(Saved data entries)
>>>
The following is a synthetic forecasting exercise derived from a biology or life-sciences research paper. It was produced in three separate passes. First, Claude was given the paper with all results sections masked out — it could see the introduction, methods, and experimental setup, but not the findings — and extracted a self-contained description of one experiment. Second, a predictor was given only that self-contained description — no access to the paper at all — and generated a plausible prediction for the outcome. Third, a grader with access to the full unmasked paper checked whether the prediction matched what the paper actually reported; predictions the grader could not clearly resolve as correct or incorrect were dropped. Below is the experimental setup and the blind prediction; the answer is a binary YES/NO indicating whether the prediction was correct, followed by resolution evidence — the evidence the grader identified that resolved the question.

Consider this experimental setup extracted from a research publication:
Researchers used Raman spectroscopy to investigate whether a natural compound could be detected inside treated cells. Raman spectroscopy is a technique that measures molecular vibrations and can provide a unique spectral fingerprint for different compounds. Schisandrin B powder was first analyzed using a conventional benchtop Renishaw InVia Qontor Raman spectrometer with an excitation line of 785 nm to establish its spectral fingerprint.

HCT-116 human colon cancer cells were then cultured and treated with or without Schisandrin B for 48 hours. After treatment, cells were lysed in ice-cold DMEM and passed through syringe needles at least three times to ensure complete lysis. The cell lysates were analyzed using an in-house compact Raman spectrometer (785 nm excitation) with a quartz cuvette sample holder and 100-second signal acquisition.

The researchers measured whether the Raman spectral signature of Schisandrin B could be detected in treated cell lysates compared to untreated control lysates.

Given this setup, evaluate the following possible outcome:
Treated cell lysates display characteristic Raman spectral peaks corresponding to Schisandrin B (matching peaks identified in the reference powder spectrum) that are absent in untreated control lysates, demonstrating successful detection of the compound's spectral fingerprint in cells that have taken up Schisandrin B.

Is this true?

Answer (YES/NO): YES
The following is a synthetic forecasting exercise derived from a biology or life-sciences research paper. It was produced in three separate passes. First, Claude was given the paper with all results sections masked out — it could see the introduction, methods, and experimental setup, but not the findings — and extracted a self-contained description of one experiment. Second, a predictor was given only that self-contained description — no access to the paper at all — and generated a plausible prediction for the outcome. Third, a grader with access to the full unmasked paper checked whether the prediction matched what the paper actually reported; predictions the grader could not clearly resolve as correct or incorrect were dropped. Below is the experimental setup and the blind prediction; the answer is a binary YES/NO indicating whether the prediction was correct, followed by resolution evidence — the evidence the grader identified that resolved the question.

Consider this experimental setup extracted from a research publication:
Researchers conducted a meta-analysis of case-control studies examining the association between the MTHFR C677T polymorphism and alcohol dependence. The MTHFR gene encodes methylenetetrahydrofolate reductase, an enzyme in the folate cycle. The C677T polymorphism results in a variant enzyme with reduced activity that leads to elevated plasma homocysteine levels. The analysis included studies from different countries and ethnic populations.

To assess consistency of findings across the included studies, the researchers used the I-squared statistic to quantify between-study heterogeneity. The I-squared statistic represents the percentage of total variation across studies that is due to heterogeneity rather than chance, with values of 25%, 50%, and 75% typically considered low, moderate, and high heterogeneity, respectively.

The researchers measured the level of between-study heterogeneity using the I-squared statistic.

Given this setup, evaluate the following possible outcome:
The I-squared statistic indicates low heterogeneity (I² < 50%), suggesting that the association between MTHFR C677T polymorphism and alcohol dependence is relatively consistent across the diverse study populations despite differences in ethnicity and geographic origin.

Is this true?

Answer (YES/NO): NO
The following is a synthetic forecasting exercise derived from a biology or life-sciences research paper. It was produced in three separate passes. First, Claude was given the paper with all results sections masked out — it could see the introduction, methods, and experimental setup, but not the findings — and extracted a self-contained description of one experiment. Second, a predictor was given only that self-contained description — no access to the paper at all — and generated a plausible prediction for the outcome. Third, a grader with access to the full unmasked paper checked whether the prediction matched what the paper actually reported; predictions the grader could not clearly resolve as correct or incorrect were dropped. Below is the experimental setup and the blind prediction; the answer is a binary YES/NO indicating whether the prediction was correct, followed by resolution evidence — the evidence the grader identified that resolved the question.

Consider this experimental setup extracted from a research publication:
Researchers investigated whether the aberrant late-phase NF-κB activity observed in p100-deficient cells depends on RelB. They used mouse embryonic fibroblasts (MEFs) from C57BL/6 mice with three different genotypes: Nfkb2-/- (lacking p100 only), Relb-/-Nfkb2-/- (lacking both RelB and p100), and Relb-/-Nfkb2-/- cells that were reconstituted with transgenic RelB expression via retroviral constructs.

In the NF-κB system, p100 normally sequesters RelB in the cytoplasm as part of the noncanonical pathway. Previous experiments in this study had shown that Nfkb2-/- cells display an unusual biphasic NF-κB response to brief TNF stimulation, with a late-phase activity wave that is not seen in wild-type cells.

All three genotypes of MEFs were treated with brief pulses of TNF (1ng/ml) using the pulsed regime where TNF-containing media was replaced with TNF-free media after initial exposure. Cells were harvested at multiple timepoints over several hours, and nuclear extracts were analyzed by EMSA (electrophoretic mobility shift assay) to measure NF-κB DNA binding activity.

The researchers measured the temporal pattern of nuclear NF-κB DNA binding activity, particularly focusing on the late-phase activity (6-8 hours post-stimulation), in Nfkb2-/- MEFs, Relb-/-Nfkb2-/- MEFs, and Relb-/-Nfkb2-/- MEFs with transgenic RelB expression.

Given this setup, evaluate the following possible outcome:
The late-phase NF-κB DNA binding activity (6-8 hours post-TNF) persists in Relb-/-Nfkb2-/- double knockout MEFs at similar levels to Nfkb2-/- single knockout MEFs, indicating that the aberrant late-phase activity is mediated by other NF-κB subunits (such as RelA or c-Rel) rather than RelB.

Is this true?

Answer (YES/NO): NO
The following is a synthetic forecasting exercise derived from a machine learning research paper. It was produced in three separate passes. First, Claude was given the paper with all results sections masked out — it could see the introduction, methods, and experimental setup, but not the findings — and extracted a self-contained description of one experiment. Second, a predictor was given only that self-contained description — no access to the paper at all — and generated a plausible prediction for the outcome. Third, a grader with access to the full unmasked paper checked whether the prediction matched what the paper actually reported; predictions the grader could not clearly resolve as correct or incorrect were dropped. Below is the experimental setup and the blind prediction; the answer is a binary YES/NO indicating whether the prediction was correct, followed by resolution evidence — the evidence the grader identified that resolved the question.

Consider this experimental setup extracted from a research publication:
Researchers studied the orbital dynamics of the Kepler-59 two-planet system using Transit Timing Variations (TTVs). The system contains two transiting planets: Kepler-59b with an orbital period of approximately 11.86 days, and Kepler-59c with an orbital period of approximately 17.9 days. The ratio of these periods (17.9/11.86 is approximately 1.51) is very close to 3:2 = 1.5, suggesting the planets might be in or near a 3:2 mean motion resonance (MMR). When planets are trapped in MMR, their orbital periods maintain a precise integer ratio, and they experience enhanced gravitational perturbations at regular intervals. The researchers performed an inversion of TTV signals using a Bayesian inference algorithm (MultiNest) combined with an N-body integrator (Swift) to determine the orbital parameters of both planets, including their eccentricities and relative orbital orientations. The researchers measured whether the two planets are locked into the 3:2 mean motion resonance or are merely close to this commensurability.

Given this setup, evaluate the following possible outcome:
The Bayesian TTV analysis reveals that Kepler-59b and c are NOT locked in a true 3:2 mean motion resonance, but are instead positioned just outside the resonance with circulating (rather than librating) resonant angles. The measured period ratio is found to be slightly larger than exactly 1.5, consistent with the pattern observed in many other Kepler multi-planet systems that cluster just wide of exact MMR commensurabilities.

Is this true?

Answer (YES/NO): YES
<<<
Every entry above should be written out again, precisely.

**Worked solution**
The following is a synthetic forecasting exercise derived from a biology or life-sciences research paper. It was produced in three separate passes. First, Claude was given the paper with all results sections masked out — it could see the introduction, methods, and experimental setup, but not the findings — and extracted a self-contained description of one experiment. Second, a predictor was given only that self-contained description — no access to the paper at all — and generated a plausible prediction for the outcome. Third, a grader with access to the full unmasked paper checked whether the prediction matched what the paper actually reported; predictions the grader could not clearly resolve as correct or incorrect were dropped. Below is the experimental setup and the blind prediction; the answer is a binary YES/NO indicating whether the prediction was correct, followed by resolution evidence — the evidence the grader identified that resolved the question.

Consider this experimental setup extracted from a research publication:
Researchers used Raman spectroscopy to investigate whether a natural compound could be detected inside treated cells. Raman spectroscopy is a technique that measures molecular vibrations and can provide a unique spectral fingerprint for different compounds. Schisandrin B powder was first analyzed using a conventional benchtop Renishaw InVia Qontor Raman spectrometer with an excitation line of 785 nm to establish its spectral fingerprint.

HCT-116 human colon cancer cells were then cultured and treated with or without Schisandrin B for 48 hours. After treatment, cells were lysed in ice-cold DMEM and passed through syringe needles at least three times to ensure complete lysis. The cell lysates were analyzed using an in-house compact Raman spectrometer (785 nm excitation) with a quartz cuvette sample holder and 100-second signal acquisition.

The researchers measured whether the Raman spectral signature of Schisandrin B could be detected in treated cell lysates compared to untreated control lysates.

Given this setup, evaluate the following possible outcome:
Treated cell lysates display characteristic Raman spectral peaks corresponding to Schisandrin B (matching peaks identified in the reference powder spectrum) that are absent in untreated control lysates, demonstrating successful detection of the compound's spectral fingerprint in cells that have taken up Schisandrin B.

Is this true?

Answer (YES/NO): YES
The following is a synthetic forecasting exercise derived from a biology or life-sciences research paper. It was produced in three separate passes. First, Claude was given the paper with all results sections masked out — it could see the introduction, methods, and experimental setup, but not the findings — and extracted a self-contained description of one experiment. Second, a predictor was given only that self-contained description — no access to the paper at all — and generated a plausible prediction for the outcome. Third, a grader with access to the full unmasked paper checked whether the prediction matched what the paper actually reported; predictions the grader could not clearly resolve as correct or incorrect were dropped. Below is the experimental setup and the blind prediction; the answer is a binary YES/NO indicating whether the prediction was correct, followed by resolution evidence — the evidence the grader identified that resolved the question.

Consider this experimental setup extracted from a research publication:
Researchers conducted a meta-analysis of case-control studies examining the association between the MTHFR C677T polymorphism and alcohol dependence. The MTHFR gene encodes methylenetetrahydrofolate reductase, an enzyme in the folate cycle. The C677T polymorphism results in a variant enzyme with reduced activity that leads to elevated plasma homocysteine levels. The analysis included studies from different countries and ethnic populations.

To assess consistency of findings across the included studies, the researchers used the I-squared statistic to quantify between-study heterogeneity. The I-squared statistic represents the percentage of total variation across studies that is due to heterogeneity rather than chance, with values of 25%, 50%, and 75% typically considered low, moderate, and high heterogeneity, respectively.

The researchers measured the level of between-study heterogeneity using the I-squared statistic.

Given this setup, evaluate the following possible outcome:
The I-squared statistic indicates low heterogeneity (I² < 50%), suggesting that the association between MTHFR C677T polymorphism and alcohol dependence is relatively consistent across the diverse study populations despite differences in ethnicity and geographic origin.

Is this true?

Answer (YES/NO): NO
The following is a synthetic forecasting exercise derived from a biology or life-sciences research paper. It was produced in three separate passes. First, Claude was given the paper with all results sections masked out — it could see the introduction, methods, and experimental setup, but not the findings — and extracted a self-contained description of one experiment. Second, a predictor was given only that self-contained description — no access to the paper at all — and generated a plausible prediction for the outcome. Third, a grader with access to the full unmasked paper checked whether the prediction matched what the paper actually reported; predictions the grader could not clearly resolve as correct or incorrect were dropped. Below is the experimental setup and the blind prediction; the answer is a binary YES/NO indicating whether the prediction was correct, followed by resolution evidence — the evidence the grader identified that resolved the question.

Consider this experimental setup extracted from a research publication:
Researchers investigated whether the aberrant late-phase NF-κB activity observed in p100-deficient cells depends on RelB. They used mouse embryonic fibroblasts (MEFs) from C57BL/6 mice with three different genotypes: Nfkb2-/- (lacking p100 only), Relb-/-Nfkb2-/- (lacking both RelB and p100), and Relb-/-Nfkb2-/- cells that were reconstituted with transgenic RelB expression via retroviral constructs.

In the NF-κB system, p100 normally sequesters RelB in the cytoplasm as part of the noncanonical pathway. Previous experiments in this study had shown that Nfkb2-/- cells display an unusual biphasic NF-κB response to brief TNF stimulation, with a late-phase activity wave that is not seen in wild-type cells.

All three genotypes of MEFs were treated with brief pulses of TNF (1ng/ml) using the pulsed regime where TNF-containing media was replaced with TNF-free media after initial exposure. Cells were harvested at multiple timepoints over several hours, and nuclear extracts were analyzed by EMSA (electrophoretic mobility shift assay) to measure NF-κB DNA binding activity.

The researchers measured the temporal pattern of nuclear NF-κB DNA binding activity, particularly focusing on the late-phase activity (6-8 hours post-stimulation), in Nfkb2-/- MEFs, Relb-/-Nfkb2-/- MEFs, and Relb-/-Nfkb2-/- MEFs with transgenic RelB expression.

Given this setup, evaluate the following possible outcome:
The late-phase NF-κB DNA binding activity (6-8 hours post-TNF) persists in Relb-/-Nfkb2-/- double knockout MEFs at similar levels to Nfkb2-/- single knockout MEFs, indicating that the aberrant late-phase activity is mediated by other NF-κB subunits (such as RelA or c-Rel) rather than RelB.

Is this true?

Answer (YES/NO): NO
The following is a synthetic forecasting exercise derived from a machine learning research paper. It was produced in three separate passes. First, Claude was given the paper with all results sections masked out — it could see the introduction, methods, and experimental setup, but not the findings — and extracted a self-contained description of one experiment. Second, a predictor was given only that self-contained description — no access to the paper at all — and generated a plausible prediction for the outcome. Third, a grader with access to the full unmasked paper checked whether the prediction matched what the paper actually reported; predictions the grader could not clearly resolve as correct or incorrect were dropped. Below is the experimental setup and the blind prediction; the answer is a binary YES/NO indicating whether the prediction was correct, followed by resolution evidence — the evidence the grader identified that resolved the question.

Consider this experimental setup extracted from a research publication:
Researchers studied the orbital dynamics of the Kepler-59 two-planet system using Transit Timing Variations (TTVs). The system contains two transiting planets: Kepler-59b with an orbital period of approximately 11.86 days, and Kepler-59c with an orbital period of approximately 17.9 days. The ratio of these periods (17.9/11.86 is approximately 1.51) is very close to 3:2 = 1.5, suggesting the planets might be in or near a 3:2 mean motion resonance (MMR). When planets are trapped in MMR, their orbital periods maintain a precise integer ratio, and they experience enhanced gravitational perturbations at regular intervals. The researchers performed an inversion of TTV signals using a Bayesian inference algorithm (MultiNest) combined with an N-body integrator (Swift) to determine the orbital parameters of both planets, including their eccentricities and relative orbital orientations. The researchers measured whether the two planets are locked into the 3:2 mean motion resonance or are merely close to this commensurability.

Given this setup, evaluate the following possible outcome:
The Bayesian TTV analysis reveals that Kepler-59b and c are NOT locked in a true 3:2 mean motion resonance, but are instead positioned just outside the resonance with circulating (rather than librating) resonant angles. The measured period ratio is found to be slightly larger than exactly 1.5, consistent with the pattern observed in many other Kepler multi-planet systems that cluster just wide of exact MMR commensurabilities.

Is this true?

Answer (YES/NO): YES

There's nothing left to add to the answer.